I have always had a fascination with the names of God. I mean, there are quite a few of them: 948 names and titles of God are spread throughout the Bible.

A few we are easily familiar with. El Shaddai means “God Almighty” and speaks to God’s ultimate power over all. Elohim means “Creator, mighty and strong.” From the Bible’s first sentence, the nature of God’s power is evident as God (Elohim) speaks the world into existence. Yahweh-Joreh means “the Lord will provide”, and is the name promised by Abraham when God provided the ram to be sacrificed in place of Isaac.

And for me, every name was and is a promise of who God was, is and will continue to be. The names of God have become a foundation in my faith because they remind me He is not only “the Lord who heals” (Yahweh-Rapha) but also Yahweh-Tsidkenu, “the Lord our righteousness” and many more.

- **Work instruction**
List every Hebrew name of God in the passage on the names of God, with the English meaning the passage gives for each.

- **Records supplied**
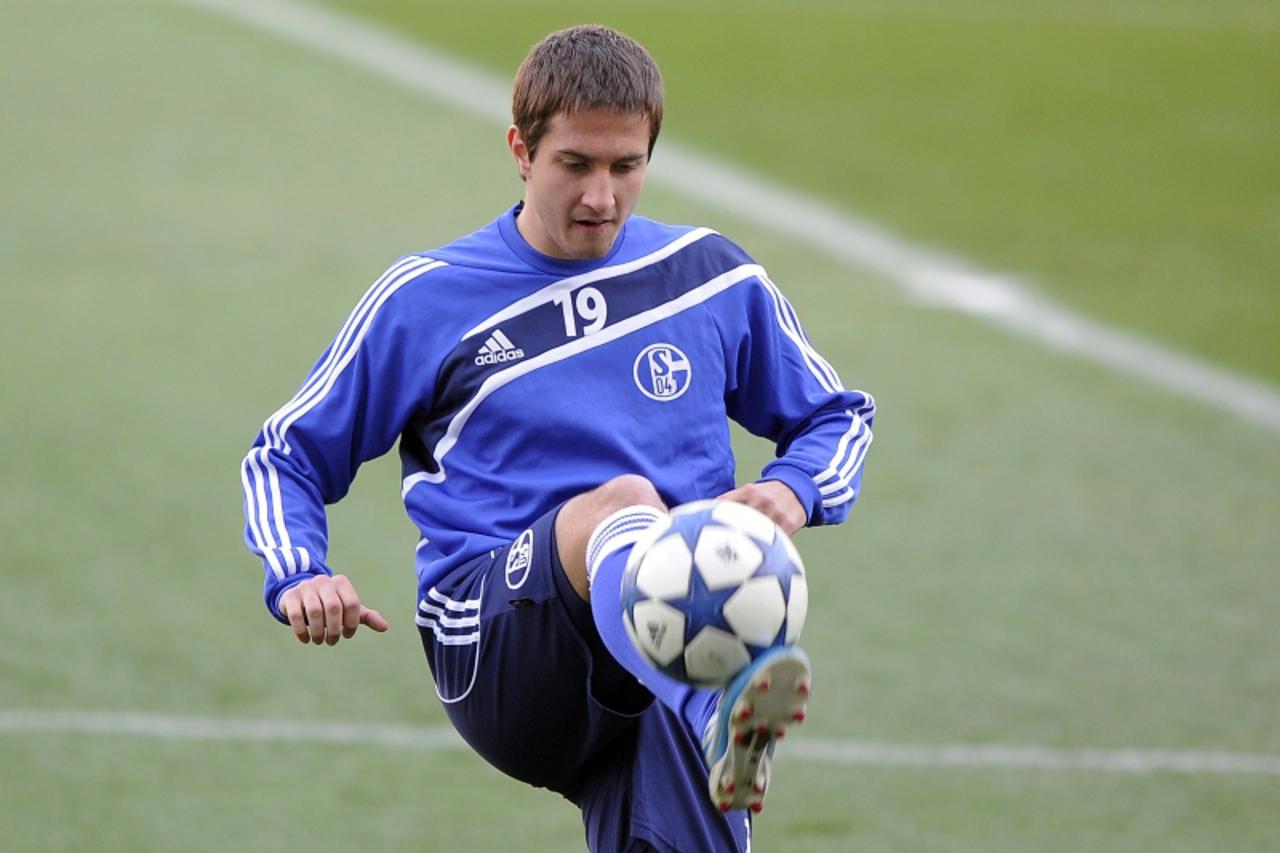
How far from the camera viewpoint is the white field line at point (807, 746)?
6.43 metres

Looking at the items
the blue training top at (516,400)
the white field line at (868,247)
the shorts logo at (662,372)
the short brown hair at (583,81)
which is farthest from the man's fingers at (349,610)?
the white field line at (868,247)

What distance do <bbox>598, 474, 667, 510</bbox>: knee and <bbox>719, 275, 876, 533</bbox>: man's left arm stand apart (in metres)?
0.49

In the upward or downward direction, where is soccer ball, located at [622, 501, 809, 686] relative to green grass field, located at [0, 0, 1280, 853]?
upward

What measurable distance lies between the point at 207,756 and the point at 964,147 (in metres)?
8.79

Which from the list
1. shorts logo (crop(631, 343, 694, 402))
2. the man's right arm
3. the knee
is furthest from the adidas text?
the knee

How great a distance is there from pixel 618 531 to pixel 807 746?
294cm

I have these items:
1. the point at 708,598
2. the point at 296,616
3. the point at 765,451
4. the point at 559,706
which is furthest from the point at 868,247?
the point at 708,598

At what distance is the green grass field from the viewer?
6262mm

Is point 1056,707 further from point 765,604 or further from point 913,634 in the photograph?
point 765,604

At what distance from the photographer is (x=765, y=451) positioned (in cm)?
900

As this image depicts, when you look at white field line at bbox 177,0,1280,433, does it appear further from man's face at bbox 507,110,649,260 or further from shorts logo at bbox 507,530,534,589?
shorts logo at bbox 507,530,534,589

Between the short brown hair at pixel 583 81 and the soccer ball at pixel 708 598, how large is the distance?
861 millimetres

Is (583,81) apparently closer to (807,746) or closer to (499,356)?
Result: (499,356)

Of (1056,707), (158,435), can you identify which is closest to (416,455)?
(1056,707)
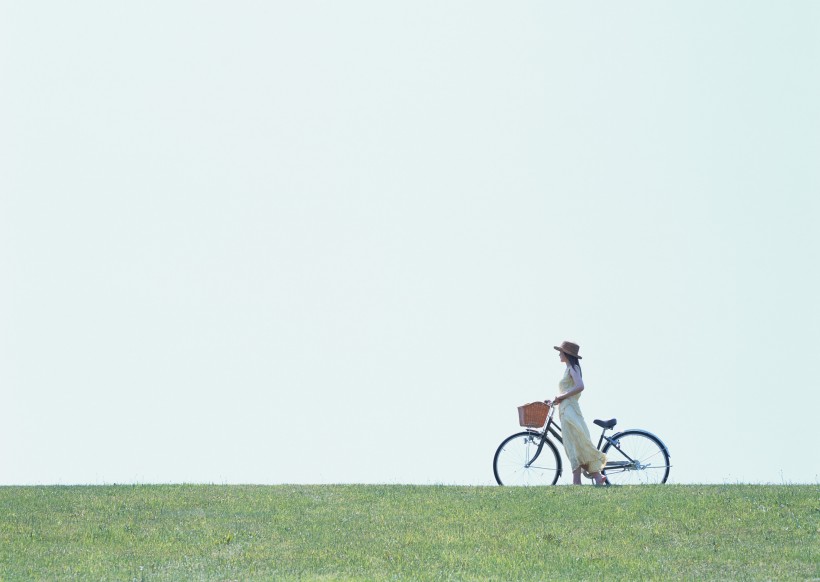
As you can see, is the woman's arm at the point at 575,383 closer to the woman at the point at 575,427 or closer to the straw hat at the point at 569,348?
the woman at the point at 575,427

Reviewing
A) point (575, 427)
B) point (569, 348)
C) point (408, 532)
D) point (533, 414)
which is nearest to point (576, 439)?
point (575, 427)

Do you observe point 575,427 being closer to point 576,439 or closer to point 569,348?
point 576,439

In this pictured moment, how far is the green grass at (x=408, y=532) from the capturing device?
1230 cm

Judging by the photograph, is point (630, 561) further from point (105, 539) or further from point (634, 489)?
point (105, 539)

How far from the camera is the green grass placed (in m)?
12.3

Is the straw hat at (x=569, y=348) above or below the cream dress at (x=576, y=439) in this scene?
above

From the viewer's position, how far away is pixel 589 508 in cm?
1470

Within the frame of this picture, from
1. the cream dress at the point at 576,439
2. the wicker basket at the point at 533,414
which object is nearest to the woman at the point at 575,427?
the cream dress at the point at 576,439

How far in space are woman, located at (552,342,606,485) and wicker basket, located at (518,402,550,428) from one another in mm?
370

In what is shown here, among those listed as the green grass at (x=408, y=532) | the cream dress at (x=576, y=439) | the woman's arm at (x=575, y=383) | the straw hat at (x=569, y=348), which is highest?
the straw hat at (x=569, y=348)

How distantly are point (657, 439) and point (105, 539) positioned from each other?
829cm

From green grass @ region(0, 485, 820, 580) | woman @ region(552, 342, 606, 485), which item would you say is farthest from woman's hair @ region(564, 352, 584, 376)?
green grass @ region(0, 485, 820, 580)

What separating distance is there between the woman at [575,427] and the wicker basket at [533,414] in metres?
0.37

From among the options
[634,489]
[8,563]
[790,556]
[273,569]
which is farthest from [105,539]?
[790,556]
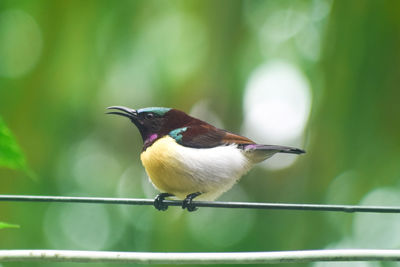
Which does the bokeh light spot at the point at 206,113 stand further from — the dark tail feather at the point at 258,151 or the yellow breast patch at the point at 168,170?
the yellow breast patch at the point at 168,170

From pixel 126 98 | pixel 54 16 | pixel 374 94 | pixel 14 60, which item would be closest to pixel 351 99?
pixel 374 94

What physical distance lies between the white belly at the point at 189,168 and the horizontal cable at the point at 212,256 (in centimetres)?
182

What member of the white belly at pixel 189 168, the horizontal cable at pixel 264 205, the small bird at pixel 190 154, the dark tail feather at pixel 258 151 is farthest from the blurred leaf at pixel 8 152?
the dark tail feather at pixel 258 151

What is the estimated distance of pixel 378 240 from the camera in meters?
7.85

- **Your response**
- El Shaddai: "God Almighty"
- Elohim: "Creator, mighty and strong"
- Yahweh-Joreh: "the Lord will provide"
- Yahweh-Rapha: "the Lord who heals"
- Yahweh-Tsidkenu: "the Lord our righteousness"